If you use this code for your research, please consider citing our paper:
@article{park2025_MAC,
title={Scalable Offline Model-Based RL with Action Chunking},
author={Kwanyoung Park, Seohong Park, Youngwoon Lee, Sergey Levine},
journal={arXiv Preprint},
year={2025}
}
This codebase contains implementations of 1) model-free methods, 2) model-based methods, 3) MAC, and ablated version of MAC for ablation studies. Specifically:
# Baselines (Model-free)
from agents.gciql import GCIQLAgent # GCIQL
from agents.ngcsacbc import NGCSACBCAgent # n-step GCSAC+BC
from agents.sharsa import SHARSAAgent # SHARSA
# Baselines (Model-based)
from agents.fmpc import FMPCAgent # FMPC
from agents.leq import LEQAgent # LEQ
from agents.mopo import MOPOAgent # MOPO
from agents.mobile import MOBILEAgent # MOBILE
# Our method (MAC)
from agents.mac import MACAgent # MAC
from agents.mbrs_ac import ACMBRSAgent # MAC (Gau)
from agents.mbfql import MBFQLAgent # MAC (FQL)
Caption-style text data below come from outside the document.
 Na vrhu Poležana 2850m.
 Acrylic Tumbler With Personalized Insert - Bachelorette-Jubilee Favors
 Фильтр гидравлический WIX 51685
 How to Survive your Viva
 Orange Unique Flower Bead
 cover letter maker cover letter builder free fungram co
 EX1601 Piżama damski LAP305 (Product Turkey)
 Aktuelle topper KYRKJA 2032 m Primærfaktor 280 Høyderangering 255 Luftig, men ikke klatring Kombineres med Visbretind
from agents.model_ac import ACModelAgent # Model inaccuracy analysis
Please install the libraries using requirements.txt:
pip install -r requirements.txtFor downloading the datasets, please follow the instruction of Horizon Reduction Makes RL Scalable.
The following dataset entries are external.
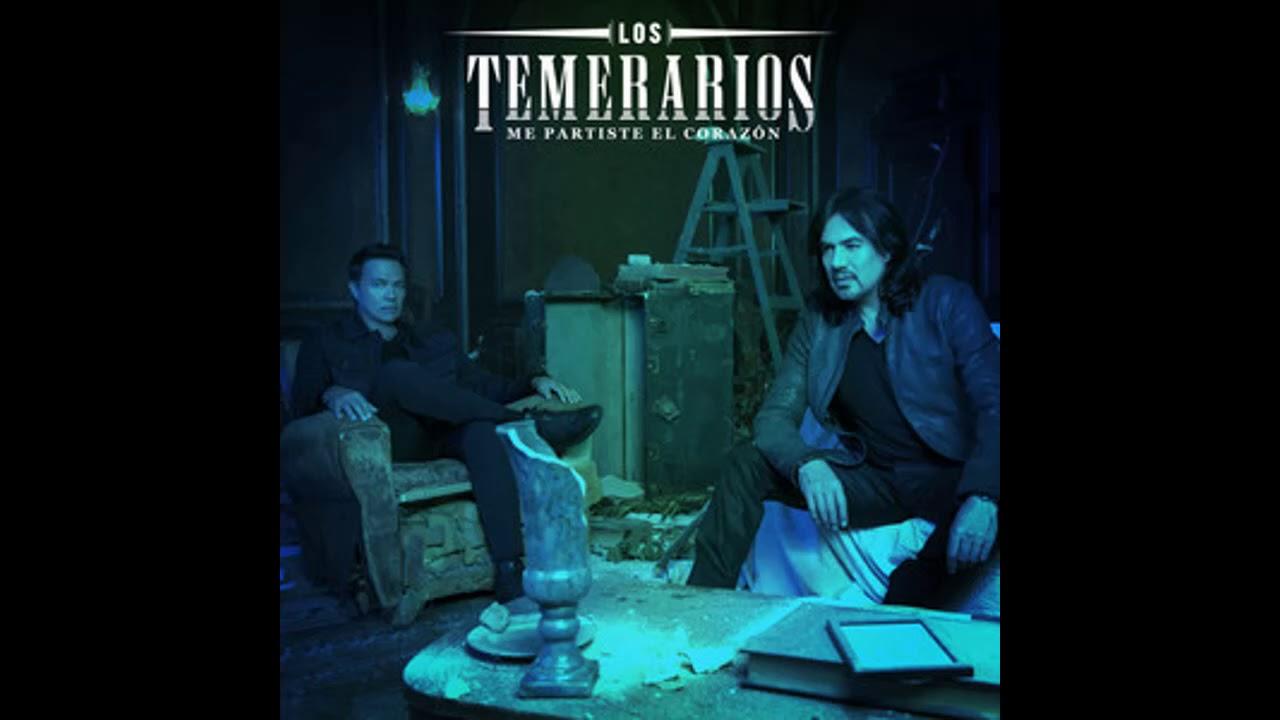 Los Temerarios - Me Partiste el Corazon 2017 | NUEVO TEMA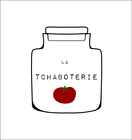 latchaboterie_logo.jpg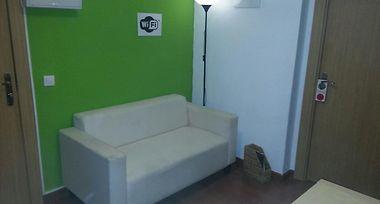 Hotel Arjori Rooms Hostal Salamanca Spain From Us 39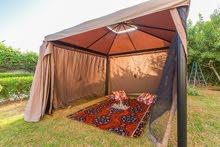 فيلا خاصة   ستة غرف في مراكش للايجار اليومي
For MVE-based MBRL algorithms (MAC, LEQ, FMPC) and model-free RL algorithms (SHARSA, GCIQL, n-step GCSAC+BC):
# MAC in puzzle-4x5-play-oraclerep-v0 (100M)
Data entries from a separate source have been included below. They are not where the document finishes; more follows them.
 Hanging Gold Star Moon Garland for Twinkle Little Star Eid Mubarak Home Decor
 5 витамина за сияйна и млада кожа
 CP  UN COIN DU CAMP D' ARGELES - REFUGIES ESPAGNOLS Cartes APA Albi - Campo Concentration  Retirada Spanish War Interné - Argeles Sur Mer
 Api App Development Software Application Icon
python main.py --env_name=puzzle-4x5-play-oraclerep-v0 --dataset_dir=<YOUR_DATA_DIRECTORY>/puzzle-4x5-play-100m-v0 --agent=agents/mac.py
# SHARSA in puzzle-4x5-play-oraclerep-v0 (100M)
python main.py --env_name=puzzle-4x5-play-oraclerep-v0 --dataset_dir=<YOUR_DATA_DIRECTORY>/puzzle-4x5-play-100m-v0 --agent=agents/sharsa.py
# MAC in cube-double-play-singletask-task2-v0 (default dataset)
python main.py --env_name=cube-double-play-singletask-task2-v0 --dataset_dir=<YOUR_DATA_DIRECTORY>/cube-double-play-singletask-v0 --agent=agents/mac.py
For MBPO-based algorithms (MOPO, MOBILE):
# MOPO in puzzle-4x5-play-oraclerep-v0 (100M)
python main_mbpo.py --env_name=puzzle-4x5-play-oraclerep-v0 --dataset_dir=<YOUR_DATA_DIRECTORY>/puzzle-4x5-play-100m-v0 --agent=agents/mopo.py
This codebase is built on top of Horizon Reduction makes RL scalable's codebase.